## Passage for review:
———

Inspired by this answer, I came up with the following to find directories of 1 GB or greater:
du -ht 1G / 2>/dev/null | sort -nr
Breakdown
du -ht 1G / 2>/dev/null | sort -nr
du -h # print sizes in human readable format (e.g., 1K 234M 2G)
t 1G # exclude entries smaller than 1G
/ # system root directory
2>/dev/null # redirect stderr (error) output to /dev/null, effectively ignoring it
| sort # pipe the output into sort
-n # compare according to string numerical value
r # reverse the sort, effectively putting the largest files and directories first
Note that du
's -t 1G
argument can take other size parameters too (from man du
):
-t
exclude entries smaller than SIZE if positive, or entries greater than SIZE if negative. The SIZE argument is an integer and optional unit (example: 10K is 10*1024). Units are K,M,G,T,P,E,Z,Y (powers of 1024) or KB,MB,... (powers of 1000). Binary prefixes can be used, too: KiB=K, MiB=M, and so on.
Bear in mind that sort
just sorts on the numerical value, not the unit size. You might want to use du
's -B
option too, to round up to the nearest G
, for example.

———

## Provided data:
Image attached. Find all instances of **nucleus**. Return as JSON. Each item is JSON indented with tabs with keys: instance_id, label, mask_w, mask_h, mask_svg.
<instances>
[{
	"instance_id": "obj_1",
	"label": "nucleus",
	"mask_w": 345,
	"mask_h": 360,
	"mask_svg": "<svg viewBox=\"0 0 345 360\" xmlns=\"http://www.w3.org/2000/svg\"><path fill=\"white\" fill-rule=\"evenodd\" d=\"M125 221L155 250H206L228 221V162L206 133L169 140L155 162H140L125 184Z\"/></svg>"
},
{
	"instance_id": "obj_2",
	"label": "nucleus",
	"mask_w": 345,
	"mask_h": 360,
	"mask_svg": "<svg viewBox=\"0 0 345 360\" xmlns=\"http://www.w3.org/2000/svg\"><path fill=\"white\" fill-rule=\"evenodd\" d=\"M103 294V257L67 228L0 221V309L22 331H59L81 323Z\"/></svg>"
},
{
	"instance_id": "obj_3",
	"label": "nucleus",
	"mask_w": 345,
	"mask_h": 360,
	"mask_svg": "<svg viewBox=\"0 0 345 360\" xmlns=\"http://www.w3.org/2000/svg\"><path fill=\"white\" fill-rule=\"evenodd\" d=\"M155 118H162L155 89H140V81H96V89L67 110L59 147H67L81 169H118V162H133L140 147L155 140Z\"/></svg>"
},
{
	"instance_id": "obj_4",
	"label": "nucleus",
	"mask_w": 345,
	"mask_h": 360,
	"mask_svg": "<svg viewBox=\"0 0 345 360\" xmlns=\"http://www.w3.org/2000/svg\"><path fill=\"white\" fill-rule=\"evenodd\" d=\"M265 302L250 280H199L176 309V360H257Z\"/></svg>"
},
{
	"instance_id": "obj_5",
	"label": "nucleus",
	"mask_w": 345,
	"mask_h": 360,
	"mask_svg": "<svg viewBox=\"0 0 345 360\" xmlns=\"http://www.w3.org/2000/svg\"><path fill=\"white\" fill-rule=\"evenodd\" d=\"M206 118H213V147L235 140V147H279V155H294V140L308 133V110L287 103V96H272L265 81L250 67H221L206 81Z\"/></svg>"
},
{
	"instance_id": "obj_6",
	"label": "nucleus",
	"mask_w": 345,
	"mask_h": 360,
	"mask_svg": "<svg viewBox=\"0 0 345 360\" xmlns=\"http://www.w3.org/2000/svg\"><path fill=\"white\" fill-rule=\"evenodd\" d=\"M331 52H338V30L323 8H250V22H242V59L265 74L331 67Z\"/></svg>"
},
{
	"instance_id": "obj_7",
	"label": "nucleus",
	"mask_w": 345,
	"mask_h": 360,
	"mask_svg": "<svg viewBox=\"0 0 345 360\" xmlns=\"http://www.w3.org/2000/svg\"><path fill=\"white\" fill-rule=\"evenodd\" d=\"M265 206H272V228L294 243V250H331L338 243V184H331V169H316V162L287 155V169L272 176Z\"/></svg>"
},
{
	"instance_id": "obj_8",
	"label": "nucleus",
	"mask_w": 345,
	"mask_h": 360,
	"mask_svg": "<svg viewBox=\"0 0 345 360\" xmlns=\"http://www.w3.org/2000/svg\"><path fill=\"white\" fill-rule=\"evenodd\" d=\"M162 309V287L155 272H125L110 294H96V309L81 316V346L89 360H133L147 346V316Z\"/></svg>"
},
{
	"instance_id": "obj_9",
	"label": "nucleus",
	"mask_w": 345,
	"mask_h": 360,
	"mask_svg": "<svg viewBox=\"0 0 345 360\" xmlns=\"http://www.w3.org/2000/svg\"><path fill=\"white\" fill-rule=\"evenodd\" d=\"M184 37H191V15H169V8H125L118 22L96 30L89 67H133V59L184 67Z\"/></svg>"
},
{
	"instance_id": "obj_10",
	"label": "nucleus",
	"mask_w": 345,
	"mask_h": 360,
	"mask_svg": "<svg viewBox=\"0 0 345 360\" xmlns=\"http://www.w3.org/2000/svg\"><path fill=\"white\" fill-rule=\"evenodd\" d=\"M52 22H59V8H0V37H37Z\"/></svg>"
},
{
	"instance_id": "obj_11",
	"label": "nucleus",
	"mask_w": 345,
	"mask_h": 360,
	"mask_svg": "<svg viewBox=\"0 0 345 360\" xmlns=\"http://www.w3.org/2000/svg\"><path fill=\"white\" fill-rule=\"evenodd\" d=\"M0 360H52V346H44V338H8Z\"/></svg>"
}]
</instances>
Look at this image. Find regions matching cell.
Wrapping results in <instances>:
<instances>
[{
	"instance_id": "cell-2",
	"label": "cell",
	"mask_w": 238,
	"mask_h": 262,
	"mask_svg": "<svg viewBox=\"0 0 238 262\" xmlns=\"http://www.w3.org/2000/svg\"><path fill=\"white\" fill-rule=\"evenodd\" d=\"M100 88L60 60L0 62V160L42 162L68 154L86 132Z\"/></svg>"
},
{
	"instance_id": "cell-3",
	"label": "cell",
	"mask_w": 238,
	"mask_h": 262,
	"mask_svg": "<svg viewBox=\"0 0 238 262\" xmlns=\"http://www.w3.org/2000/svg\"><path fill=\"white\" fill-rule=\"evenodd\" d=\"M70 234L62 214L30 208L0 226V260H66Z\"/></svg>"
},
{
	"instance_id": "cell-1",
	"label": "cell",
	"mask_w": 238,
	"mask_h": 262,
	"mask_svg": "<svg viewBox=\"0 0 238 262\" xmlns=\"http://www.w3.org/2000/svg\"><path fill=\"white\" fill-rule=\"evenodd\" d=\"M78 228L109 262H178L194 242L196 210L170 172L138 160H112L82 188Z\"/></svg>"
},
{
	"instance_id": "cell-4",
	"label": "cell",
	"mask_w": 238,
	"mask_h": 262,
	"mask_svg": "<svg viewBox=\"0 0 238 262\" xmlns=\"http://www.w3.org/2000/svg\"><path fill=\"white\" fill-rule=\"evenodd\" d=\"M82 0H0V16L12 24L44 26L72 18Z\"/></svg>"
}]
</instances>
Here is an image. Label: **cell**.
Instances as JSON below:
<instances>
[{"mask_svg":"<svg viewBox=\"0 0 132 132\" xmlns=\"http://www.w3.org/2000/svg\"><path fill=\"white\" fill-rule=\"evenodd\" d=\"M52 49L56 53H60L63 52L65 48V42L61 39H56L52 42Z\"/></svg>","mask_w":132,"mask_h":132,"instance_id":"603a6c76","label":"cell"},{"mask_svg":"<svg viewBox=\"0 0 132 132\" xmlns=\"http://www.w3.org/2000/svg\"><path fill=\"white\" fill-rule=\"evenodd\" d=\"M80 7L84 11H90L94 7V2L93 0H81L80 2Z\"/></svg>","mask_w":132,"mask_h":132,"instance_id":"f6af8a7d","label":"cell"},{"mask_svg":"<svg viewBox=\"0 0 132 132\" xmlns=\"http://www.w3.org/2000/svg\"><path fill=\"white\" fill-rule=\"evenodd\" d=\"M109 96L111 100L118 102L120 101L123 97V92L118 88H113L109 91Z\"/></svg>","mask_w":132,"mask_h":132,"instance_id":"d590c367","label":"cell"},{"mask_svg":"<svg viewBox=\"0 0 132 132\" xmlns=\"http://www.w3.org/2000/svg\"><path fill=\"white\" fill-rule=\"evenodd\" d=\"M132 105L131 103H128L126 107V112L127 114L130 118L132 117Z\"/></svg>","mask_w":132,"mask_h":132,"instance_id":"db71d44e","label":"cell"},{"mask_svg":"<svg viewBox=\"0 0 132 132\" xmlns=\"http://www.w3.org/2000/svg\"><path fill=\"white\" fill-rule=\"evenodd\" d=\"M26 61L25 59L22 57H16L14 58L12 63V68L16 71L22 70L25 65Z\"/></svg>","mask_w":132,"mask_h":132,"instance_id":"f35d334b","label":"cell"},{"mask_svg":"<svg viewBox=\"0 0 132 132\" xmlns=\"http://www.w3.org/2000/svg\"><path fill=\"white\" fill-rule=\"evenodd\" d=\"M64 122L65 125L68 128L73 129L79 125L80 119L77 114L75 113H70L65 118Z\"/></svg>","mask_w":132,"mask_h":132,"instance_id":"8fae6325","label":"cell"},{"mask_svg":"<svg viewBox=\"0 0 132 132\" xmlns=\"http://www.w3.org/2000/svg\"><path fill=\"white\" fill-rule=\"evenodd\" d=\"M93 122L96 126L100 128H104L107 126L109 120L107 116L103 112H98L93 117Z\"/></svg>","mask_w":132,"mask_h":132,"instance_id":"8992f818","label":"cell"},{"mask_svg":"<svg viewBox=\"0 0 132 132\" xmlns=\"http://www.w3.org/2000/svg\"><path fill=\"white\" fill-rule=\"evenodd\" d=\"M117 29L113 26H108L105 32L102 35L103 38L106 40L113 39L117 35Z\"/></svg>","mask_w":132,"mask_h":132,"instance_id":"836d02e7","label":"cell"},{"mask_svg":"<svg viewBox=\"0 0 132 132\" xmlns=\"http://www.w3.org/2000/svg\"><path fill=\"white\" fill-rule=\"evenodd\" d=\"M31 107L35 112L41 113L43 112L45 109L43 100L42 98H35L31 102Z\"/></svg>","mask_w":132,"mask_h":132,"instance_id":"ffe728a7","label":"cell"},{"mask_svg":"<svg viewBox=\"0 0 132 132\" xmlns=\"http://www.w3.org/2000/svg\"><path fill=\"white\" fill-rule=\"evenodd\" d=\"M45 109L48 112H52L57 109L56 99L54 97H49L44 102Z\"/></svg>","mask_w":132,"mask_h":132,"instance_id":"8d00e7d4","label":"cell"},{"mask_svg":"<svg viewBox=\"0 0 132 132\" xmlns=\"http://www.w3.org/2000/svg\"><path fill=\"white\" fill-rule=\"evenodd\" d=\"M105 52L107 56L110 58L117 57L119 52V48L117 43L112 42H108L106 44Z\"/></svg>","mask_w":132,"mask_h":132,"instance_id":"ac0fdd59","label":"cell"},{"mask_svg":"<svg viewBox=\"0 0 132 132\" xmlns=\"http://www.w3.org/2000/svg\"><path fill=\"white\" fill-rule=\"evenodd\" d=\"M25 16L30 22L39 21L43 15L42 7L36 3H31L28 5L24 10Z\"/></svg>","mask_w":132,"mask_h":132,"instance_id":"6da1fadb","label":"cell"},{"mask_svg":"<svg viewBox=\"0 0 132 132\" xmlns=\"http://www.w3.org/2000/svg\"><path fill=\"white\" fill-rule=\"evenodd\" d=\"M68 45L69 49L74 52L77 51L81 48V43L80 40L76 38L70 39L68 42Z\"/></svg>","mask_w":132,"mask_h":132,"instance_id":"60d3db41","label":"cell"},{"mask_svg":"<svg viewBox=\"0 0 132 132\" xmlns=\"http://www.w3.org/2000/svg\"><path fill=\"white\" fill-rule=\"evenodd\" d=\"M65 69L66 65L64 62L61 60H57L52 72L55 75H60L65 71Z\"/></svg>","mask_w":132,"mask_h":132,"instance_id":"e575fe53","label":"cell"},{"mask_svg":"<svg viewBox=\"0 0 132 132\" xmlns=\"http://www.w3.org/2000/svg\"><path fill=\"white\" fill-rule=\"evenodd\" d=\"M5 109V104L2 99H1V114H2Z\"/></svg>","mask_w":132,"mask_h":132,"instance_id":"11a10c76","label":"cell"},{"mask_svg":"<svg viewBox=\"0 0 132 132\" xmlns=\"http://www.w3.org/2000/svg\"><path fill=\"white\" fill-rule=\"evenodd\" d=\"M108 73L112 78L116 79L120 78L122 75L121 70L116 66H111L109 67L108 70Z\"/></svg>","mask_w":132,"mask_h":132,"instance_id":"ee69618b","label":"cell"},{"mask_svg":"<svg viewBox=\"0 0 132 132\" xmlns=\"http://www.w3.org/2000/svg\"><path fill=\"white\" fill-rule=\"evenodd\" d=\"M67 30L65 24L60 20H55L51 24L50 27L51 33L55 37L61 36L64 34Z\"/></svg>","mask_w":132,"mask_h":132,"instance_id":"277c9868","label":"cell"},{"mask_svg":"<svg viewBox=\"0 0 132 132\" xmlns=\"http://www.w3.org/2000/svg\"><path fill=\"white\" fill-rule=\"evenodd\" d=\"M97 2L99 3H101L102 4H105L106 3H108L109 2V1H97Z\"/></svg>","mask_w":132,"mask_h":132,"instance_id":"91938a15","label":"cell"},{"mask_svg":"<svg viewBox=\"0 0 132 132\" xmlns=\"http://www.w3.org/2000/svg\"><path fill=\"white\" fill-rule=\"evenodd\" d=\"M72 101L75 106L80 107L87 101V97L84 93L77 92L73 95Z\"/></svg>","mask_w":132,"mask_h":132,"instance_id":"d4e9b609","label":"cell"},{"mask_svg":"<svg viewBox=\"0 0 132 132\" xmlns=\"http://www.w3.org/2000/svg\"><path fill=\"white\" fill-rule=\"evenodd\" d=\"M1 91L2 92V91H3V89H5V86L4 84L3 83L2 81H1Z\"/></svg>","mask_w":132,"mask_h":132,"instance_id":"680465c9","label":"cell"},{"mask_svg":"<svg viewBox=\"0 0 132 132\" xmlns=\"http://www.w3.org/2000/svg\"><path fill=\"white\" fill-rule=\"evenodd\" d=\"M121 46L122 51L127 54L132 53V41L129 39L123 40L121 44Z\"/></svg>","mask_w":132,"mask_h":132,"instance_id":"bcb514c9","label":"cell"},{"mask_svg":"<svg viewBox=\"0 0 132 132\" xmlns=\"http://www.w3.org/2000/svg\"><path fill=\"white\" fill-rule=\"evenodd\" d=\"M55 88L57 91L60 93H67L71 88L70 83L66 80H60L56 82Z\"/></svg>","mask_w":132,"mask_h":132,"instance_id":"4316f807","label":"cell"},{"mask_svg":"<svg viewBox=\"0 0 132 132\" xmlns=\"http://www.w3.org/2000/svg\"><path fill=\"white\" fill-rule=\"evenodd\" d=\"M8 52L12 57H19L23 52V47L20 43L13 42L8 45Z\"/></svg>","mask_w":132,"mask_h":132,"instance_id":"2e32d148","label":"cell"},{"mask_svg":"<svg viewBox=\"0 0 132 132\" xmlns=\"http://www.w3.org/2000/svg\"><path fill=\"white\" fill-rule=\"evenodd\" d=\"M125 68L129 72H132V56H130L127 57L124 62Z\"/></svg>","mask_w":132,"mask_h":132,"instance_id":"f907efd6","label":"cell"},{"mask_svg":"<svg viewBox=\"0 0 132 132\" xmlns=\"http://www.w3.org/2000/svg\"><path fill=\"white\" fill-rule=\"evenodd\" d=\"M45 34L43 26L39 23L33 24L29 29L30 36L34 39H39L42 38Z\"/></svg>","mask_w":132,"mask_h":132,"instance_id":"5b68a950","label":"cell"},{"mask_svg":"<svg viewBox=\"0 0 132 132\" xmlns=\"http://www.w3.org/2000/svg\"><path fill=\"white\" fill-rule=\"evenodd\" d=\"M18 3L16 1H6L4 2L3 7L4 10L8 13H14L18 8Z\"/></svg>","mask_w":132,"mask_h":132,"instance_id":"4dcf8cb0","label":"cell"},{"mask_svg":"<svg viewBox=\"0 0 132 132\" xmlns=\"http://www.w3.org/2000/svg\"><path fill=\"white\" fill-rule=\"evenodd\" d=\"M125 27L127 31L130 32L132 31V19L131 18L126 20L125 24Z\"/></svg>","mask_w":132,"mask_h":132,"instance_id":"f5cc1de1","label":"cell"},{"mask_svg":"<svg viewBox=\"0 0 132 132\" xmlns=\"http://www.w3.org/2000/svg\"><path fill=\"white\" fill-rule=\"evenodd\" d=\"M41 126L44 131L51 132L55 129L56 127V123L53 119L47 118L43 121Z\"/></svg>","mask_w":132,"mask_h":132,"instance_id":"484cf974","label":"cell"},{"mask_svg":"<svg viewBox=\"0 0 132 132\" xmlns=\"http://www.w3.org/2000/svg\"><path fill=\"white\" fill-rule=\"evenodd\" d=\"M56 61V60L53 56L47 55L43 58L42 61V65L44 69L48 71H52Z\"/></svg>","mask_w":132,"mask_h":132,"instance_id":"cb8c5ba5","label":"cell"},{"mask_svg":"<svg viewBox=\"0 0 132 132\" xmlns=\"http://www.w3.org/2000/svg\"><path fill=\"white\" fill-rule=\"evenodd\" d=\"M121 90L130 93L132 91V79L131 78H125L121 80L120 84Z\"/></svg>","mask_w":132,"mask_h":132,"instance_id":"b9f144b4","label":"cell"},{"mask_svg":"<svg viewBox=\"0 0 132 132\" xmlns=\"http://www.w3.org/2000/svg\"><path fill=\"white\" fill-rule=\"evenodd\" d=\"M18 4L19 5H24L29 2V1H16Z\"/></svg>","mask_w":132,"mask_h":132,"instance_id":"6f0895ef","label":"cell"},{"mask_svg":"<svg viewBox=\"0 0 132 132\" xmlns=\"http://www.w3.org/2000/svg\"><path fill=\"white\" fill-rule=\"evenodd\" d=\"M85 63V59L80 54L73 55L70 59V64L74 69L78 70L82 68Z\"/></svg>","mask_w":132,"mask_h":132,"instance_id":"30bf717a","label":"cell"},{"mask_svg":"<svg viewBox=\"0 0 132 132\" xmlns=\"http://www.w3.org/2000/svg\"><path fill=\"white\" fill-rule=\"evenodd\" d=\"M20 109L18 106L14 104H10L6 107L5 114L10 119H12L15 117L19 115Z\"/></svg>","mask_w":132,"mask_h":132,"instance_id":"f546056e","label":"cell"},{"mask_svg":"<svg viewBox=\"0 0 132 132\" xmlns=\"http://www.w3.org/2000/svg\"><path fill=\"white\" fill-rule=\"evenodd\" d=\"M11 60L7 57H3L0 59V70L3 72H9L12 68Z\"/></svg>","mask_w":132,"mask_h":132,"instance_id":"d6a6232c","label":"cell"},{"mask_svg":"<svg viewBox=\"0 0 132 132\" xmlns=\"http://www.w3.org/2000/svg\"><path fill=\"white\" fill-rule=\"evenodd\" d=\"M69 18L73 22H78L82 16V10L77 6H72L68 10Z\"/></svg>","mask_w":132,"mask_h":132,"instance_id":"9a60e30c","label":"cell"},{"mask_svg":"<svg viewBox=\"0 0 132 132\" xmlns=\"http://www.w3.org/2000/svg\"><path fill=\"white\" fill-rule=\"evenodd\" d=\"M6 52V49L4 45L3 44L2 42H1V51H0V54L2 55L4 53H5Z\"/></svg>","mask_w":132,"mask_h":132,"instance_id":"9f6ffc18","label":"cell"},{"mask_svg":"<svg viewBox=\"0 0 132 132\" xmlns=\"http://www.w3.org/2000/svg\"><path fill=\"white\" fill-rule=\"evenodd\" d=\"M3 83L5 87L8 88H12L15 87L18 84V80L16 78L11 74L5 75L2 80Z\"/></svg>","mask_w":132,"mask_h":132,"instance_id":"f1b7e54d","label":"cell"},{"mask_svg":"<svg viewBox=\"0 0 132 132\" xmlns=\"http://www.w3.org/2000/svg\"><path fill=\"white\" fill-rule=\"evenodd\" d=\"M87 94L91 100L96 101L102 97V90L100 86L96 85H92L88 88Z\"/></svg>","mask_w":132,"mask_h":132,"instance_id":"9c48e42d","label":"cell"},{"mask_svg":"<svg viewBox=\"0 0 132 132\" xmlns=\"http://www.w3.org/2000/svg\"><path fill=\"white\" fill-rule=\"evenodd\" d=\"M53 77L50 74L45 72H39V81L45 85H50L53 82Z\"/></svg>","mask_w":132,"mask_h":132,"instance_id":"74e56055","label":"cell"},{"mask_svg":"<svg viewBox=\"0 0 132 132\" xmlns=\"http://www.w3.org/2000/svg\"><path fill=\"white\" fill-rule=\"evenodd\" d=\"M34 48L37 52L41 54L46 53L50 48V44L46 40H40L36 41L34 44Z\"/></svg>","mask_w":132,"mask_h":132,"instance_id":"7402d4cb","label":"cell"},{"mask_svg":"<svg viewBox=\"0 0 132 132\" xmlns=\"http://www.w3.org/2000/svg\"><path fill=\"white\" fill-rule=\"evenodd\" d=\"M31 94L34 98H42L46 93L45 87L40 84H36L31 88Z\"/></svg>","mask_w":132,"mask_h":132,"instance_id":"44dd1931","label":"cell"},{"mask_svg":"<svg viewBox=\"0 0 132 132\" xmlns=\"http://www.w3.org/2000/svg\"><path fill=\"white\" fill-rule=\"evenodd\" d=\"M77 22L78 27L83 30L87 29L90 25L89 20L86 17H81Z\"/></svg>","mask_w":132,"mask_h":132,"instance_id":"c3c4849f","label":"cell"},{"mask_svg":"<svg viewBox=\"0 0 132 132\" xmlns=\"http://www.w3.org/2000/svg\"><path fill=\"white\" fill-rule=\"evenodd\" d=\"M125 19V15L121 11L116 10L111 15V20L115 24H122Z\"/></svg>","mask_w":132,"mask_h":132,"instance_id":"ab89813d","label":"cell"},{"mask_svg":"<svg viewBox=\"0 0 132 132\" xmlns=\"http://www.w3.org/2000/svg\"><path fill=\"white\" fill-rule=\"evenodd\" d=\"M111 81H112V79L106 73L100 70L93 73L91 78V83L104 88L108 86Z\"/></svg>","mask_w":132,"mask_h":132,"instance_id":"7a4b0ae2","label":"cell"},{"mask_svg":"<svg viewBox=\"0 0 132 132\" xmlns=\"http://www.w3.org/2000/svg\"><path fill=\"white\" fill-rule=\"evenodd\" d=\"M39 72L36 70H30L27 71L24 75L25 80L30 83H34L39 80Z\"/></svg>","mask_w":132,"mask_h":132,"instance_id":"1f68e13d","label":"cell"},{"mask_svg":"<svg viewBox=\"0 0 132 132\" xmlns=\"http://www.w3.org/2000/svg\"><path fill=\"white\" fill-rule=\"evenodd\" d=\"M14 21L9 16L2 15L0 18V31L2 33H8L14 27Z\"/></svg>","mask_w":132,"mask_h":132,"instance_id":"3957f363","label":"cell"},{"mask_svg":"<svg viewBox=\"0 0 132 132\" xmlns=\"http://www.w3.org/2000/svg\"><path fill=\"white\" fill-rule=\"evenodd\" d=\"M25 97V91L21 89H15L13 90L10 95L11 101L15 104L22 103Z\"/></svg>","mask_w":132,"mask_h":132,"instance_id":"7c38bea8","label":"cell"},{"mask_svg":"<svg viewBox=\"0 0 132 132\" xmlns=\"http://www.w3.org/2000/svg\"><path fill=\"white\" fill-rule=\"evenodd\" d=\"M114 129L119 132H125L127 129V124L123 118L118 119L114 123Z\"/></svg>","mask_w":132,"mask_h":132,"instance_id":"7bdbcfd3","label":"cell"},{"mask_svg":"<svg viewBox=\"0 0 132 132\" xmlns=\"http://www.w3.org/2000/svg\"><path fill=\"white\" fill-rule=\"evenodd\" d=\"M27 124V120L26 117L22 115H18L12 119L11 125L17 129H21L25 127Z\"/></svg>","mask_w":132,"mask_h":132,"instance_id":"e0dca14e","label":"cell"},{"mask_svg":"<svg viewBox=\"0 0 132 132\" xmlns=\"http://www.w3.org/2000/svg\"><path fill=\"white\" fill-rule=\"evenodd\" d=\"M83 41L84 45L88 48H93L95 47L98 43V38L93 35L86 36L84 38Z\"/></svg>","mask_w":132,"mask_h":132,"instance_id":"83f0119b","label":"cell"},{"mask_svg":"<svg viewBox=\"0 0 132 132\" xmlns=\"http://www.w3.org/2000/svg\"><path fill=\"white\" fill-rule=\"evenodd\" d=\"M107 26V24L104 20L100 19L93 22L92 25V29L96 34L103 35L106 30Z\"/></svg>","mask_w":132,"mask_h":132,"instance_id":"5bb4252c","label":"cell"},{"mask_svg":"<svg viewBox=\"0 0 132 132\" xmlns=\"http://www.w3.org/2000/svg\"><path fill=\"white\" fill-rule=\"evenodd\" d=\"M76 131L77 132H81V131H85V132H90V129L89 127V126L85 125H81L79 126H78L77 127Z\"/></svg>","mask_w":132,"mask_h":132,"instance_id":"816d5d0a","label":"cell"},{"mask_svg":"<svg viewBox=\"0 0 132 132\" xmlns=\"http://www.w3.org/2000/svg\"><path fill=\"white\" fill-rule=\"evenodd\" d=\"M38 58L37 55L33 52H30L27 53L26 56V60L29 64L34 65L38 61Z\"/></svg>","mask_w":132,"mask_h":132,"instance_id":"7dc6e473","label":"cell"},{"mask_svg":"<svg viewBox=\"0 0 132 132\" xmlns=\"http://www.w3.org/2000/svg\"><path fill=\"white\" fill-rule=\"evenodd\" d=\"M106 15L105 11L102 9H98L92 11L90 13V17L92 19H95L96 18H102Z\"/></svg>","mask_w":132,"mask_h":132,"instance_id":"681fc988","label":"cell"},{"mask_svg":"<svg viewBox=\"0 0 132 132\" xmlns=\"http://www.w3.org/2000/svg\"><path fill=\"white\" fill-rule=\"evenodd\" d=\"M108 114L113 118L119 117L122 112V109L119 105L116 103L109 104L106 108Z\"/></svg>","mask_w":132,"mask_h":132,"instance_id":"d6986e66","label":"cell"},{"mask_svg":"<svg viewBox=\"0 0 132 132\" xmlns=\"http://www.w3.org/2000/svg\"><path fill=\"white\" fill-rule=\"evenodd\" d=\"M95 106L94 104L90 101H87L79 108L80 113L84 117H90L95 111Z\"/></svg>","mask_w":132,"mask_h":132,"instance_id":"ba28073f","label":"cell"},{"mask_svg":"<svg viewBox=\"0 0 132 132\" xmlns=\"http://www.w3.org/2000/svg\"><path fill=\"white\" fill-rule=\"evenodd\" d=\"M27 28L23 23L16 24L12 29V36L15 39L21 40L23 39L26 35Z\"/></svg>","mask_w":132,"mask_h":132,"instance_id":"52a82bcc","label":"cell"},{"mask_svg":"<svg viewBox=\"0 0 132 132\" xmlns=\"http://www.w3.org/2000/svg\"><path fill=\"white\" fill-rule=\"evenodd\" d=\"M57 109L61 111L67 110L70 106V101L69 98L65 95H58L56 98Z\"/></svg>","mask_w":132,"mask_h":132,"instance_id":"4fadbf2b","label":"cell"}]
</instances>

———

## What to do:
In the du command breakdown, what does the -t option exclude when its SIZE argument is negative?

## Solution to the exercise:
It excludes entries greater than SIZE.